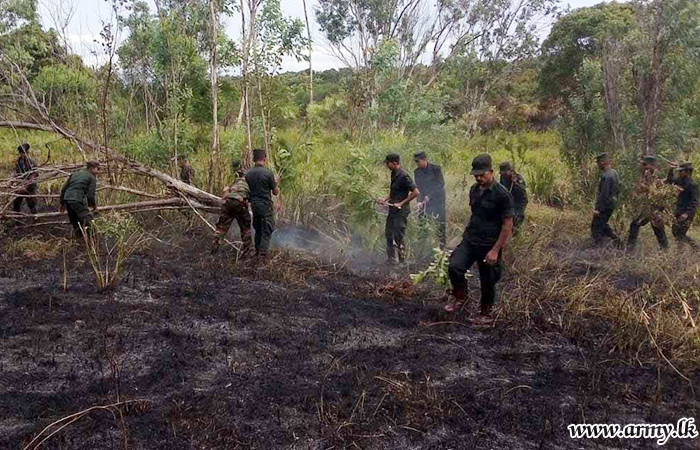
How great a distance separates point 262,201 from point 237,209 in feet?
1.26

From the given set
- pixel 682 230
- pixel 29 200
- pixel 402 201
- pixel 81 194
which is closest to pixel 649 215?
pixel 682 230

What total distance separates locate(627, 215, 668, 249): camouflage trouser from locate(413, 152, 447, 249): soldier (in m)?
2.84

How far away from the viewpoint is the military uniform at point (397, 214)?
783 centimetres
+-------+
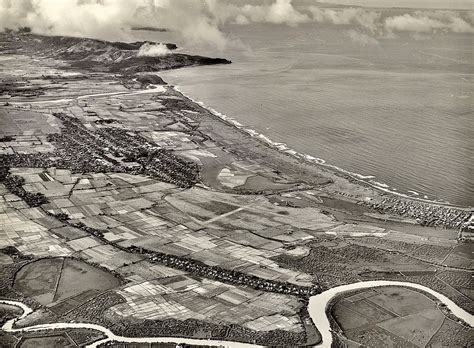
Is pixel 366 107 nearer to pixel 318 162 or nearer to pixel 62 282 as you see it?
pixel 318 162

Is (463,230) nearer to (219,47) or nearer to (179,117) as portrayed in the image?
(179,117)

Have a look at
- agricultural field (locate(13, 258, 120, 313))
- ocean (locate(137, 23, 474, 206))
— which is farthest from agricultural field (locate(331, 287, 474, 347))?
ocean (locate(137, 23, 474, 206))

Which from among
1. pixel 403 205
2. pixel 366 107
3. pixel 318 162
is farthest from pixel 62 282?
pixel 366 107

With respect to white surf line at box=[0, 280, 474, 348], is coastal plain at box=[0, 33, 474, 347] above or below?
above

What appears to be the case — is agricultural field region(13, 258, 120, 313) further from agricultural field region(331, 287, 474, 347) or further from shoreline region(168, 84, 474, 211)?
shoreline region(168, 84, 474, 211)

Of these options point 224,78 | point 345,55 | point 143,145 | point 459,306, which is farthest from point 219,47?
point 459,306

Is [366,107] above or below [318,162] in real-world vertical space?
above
+-------+
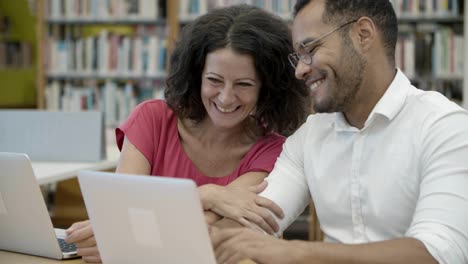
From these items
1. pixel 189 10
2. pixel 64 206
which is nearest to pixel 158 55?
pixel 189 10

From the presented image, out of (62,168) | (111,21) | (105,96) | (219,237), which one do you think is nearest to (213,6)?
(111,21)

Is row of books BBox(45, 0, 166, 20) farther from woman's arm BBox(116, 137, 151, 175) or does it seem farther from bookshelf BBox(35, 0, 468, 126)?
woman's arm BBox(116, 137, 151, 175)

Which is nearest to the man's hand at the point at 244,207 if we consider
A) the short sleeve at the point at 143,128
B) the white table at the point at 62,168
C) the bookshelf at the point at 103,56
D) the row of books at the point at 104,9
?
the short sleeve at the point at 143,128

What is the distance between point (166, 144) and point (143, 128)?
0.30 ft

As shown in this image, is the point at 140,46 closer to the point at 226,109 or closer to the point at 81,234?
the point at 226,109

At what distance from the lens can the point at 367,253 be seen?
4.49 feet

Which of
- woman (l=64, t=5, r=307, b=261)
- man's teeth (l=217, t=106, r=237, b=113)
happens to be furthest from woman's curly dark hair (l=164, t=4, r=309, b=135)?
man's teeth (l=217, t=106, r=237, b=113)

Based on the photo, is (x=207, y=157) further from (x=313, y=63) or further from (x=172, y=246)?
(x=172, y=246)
+-------+
__Task statement__
Convert the lines of the entries from the line with "How far away" up to and including the line with "783 centimetres" into a JSON list of strings, one string per line, with blank lines omitted.

__Final result__
[
  "How far away from the viewpoint is the military uniform at point (397, 214)?",
  "783 centimetres"
]